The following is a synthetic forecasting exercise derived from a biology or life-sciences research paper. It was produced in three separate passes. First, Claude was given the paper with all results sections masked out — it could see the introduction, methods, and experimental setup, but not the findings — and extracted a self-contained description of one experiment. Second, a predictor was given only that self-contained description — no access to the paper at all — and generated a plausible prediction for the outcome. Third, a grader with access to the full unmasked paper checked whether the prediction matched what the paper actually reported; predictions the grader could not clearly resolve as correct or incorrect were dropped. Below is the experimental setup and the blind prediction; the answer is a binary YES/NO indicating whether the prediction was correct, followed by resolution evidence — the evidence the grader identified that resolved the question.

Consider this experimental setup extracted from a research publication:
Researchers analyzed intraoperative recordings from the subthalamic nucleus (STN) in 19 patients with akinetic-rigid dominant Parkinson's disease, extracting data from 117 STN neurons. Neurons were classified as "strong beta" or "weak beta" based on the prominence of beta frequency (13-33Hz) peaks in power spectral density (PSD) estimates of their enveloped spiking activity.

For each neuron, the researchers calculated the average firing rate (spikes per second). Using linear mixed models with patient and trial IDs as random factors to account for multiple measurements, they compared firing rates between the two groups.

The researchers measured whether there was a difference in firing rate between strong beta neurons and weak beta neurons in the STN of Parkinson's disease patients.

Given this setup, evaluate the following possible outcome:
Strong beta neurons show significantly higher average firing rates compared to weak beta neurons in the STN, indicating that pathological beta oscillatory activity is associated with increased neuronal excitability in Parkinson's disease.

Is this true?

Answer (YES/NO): YES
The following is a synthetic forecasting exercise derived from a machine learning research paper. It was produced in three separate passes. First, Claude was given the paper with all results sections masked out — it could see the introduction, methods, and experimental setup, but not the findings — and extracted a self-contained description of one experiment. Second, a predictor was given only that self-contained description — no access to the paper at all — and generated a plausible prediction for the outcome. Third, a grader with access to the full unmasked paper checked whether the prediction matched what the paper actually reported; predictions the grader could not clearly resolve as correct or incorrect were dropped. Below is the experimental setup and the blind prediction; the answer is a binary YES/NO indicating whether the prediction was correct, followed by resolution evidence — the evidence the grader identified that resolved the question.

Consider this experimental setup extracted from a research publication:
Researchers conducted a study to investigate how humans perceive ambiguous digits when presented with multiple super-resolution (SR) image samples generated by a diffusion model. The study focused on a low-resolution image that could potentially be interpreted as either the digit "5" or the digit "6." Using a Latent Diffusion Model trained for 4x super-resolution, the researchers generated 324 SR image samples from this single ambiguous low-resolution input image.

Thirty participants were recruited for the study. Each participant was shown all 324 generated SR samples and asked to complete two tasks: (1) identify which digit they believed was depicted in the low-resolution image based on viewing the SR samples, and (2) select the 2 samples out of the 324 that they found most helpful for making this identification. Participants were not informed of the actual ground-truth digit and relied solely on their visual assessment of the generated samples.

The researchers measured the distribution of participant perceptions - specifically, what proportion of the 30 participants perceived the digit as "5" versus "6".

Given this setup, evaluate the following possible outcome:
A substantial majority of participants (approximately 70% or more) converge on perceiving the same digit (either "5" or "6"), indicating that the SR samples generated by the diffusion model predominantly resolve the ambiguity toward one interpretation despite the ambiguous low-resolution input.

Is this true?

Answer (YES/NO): YES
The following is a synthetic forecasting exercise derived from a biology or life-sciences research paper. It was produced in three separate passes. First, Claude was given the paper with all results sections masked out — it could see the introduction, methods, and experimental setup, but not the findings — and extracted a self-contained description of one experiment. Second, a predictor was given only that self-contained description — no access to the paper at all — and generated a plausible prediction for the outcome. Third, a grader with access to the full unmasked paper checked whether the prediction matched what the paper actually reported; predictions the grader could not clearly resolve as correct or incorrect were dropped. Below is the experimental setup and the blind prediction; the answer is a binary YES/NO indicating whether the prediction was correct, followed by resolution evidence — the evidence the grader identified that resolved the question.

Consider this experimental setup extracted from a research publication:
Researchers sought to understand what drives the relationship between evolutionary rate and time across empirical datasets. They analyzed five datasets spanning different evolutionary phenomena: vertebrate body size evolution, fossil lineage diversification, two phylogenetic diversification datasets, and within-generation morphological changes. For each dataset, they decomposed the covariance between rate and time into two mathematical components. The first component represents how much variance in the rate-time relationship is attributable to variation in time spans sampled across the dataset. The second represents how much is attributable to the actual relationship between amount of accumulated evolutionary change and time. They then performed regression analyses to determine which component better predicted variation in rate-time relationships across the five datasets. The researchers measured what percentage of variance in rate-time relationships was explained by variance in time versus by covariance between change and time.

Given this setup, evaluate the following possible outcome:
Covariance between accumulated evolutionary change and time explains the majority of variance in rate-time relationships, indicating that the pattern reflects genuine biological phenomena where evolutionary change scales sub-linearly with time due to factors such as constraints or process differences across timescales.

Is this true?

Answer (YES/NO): NO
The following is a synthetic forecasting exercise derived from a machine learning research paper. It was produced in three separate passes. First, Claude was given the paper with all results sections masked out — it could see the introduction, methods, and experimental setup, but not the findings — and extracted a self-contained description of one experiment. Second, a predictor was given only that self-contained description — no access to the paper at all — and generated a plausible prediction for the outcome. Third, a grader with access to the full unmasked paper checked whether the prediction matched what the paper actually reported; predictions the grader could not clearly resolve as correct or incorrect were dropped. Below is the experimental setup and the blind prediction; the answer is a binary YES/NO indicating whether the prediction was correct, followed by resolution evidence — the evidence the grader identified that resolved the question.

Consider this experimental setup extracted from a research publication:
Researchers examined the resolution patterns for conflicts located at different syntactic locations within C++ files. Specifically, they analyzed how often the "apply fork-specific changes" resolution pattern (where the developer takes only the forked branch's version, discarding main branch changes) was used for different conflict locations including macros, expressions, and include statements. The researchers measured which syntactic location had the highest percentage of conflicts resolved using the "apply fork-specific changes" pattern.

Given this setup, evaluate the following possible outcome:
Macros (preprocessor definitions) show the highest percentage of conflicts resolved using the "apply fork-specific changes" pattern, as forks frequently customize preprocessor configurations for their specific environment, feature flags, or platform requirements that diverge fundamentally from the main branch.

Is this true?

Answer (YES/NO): YES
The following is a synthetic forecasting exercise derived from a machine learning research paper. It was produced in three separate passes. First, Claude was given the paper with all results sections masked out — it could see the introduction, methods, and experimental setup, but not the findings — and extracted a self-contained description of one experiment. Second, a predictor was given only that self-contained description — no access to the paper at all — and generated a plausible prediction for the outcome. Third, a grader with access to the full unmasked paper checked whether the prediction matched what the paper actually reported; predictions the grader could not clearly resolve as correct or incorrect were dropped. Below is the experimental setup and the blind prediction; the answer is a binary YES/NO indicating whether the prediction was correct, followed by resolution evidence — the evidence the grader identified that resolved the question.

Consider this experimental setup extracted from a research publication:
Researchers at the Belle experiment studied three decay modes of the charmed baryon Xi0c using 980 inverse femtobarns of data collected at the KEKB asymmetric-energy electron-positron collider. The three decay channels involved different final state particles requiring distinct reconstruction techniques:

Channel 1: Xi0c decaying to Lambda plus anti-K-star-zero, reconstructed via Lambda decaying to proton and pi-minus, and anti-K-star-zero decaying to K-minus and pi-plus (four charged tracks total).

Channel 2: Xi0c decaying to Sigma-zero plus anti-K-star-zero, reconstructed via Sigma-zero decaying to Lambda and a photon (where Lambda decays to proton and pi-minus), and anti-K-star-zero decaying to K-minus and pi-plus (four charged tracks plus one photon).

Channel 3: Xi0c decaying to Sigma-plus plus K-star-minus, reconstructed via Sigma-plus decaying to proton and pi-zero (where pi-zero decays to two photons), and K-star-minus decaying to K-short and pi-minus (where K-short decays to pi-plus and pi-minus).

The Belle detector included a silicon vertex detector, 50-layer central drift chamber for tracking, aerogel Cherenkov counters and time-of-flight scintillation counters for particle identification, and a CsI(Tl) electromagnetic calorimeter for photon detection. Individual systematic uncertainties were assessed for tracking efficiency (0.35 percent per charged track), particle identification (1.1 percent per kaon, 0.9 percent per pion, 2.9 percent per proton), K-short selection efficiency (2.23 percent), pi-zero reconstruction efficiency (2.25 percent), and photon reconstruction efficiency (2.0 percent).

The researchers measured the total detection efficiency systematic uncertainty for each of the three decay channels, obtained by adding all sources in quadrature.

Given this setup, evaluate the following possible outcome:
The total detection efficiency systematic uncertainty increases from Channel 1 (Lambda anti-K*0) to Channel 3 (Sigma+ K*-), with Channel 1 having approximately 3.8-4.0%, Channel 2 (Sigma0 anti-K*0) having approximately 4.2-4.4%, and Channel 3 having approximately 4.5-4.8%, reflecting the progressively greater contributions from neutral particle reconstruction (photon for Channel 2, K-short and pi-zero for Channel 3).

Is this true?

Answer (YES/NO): NO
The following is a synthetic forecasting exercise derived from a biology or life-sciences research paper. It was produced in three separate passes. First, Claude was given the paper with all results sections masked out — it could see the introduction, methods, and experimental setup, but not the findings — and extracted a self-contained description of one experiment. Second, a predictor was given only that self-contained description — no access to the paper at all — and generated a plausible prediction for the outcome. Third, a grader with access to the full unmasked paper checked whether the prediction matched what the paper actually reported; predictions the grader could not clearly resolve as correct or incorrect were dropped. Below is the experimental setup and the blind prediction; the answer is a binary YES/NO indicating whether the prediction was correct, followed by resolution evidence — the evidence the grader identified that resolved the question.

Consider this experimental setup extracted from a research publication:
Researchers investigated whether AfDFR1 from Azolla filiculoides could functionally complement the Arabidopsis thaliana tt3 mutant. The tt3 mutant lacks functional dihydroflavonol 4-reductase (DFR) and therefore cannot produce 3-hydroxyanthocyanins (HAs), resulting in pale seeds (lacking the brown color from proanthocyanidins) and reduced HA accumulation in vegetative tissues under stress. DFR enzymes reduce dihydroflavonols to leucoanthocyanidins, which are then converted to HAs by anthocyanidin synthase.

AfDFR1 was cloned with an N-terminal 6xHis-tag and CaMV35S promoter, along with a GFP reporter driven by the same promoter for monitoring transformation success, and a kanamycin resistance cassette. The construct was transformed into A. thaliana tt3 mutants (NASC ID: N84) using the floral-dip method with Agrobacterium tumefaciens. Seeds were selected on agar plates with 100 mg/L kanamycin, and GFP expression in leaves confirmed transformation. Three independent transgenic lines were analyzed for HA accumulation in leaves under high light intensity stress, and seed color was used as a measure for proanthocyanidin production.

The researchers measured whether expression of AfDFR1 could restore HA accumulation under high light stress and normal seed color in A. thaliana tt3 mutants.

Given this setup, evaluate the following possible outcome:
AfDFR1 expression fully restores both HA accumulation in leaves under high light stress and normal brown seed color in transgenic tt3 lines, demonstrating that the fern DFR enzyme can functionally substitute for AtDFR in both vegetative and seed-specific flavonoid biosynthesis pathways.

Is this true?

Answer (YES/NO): NO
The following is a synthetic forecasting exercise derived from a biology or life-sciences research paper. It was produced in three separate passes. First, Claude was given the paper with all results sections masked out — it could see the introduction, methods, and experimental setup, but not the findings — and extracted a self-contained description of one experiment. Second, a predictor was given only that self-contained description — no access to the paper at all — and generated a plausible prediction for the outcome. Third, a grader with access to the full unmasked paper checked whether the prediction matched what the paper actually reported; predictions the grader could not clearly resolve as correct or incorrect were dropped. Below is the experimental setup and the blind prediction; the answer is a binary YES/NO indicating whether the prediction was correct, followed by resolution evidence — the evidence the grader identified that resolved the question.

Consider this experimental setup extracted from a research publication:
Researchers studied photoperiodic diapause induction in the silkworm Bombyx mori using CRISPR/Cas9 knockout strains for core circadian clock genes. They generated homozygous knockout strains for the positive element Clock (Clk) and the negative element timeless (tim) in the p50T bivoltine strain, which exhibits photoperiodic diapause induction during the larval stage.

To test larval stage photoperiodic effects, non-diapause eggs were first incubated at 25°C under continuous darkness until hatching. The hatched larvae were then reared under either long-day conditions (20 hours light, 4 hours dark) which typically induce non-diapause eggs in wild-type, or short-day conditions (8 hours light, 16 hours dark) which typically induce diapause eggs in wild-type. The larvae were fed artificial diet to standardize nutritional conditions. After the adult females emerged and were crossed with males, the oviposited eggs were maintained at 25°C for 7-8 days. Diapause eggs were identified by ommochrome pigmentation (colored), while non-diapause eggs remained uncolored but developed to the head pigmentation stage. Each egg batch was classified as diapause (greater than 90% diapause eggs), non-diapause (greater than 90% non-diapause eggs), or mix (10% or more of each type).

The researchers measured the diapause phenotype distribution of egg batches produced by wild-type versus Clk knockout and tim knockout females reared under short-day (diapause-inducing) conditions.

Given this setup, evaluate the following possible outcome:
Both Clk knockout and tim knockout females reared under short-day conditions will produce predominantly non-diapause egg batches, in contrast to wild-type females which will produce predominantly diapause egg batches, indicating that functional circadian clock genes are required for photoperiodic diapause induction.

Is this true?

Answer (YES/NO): YES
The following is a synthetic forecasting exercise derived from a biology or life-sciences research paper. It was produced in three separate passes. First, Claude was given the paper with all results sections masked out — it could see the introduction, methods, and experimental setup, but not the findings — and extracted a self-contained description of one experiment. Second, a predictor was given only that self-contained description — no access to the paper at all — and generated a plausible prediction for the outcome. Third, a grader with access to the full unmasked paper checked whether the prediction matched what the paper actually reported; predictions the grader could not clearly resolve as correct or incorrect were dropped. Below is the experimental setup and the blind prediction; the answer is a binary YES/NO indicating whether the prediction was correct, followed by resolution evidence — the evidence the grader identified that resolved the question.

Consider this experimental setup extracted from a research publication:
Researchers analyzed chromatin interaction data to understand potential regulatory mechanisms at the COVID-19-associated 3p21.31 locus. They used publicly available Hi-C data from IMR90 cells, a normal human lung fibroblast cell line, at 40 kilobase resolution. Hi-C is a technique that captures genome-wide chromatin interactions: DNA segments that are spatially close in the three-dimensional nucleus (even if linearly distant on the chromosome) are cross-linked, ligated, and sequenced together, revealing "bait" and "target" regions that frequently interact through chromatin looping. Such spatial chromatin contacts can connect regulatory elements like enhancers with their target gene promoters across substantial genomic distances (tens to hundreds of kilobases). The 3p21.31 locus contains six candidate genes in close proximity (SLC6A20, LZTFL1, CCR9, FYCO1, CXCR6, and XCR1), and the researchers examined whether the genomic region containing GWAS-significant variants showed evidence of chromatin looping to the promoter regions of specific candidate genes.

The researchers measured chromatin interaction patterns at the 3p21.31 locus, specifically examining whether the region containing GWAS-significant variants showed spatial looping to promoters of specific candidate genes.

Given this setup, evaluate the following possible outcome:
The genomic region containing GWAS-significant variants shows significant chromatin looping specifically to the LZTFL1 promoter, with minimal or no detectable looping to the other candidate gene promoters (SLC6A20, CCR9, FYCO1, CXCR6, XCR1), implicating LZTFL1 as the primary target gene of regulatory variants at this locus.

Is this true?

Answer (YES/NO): NO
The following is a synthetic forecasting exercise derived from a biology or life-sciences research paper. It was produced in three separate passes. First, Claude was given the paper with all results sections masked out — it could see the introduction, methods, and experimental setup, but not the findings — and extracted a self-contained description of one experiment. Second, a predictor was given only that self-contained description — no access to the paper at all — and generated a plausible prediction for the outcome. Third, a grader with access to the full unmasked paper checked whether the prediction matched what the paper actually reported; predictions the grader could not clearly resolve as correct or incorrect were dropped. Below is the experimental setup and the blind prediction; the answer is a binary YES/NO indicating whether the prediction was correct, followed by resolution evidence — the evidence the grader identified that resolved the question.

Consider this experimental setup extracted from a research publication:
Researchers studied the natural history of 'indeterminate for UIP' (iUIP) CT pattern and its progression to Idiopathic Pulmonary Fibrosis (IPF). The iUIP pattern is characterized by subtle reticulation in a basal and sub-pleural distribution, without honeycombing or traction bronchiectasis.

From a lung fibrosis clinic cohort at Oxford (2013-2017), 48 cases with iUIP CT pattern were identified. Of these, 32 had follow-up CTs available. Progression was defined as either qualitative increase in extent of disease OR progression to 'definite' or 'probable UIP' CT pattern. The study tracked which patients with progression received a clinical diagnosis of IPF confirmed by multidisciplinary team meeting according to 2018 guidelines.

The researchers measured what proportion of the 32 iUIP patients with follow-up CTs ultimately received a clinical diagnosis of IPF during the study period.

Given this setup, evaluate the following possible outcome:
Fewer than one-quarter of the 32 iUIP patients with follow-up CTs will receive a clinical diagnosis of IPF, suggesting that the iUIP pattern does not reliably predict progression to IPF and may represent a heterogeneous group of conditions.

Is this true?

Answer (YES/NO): NO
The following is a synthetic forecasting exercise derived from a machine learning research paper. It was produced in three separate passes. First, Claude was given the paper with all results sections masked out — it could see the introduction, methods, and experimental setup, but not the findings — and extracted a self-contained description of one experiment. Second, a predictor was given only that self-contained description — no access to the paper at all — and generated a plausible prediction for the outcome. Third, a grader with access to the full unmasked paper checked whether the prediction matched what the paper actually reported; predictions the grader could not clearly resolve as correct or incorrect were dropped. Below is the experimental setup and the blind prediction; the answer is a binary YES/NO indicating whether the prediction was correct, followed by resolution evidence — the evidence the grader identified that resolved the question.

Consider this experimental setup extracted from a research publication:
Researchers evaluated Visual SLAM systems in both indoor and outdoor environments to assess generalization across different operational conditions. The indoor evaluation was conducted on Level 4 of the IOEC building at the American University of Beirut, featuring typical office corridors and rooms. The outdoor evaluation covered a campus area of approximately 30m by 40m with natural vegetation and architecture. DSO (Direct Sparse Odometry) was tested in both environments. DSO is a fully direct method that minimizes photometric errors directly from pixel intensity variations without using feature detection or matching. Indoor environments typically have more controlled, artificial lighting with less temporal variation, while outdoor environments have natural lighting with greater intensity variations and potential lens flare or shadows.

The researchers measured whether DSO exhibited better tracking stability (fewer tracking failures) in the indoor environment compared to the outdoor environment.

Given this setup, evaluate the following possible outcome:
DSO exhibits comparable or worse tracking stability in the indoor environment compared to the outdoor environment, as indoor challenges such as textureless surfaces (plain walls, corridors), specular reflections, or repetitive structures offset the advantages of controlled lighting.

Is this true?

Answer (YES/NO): YES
========
◆ Exercise objective
Search the material above for the word "proportion", then copy each line that holds it.

◆ Problem solution
The researchers measured the distribution of participant perceptions - specifically, what proportion of the 30 participants perceived the digit as "5" versus "6".
The researchers measured what proportion of the 32 iUIP patients with follow-up CTs ultimately received a clinical diagnosis of IPF during the study period.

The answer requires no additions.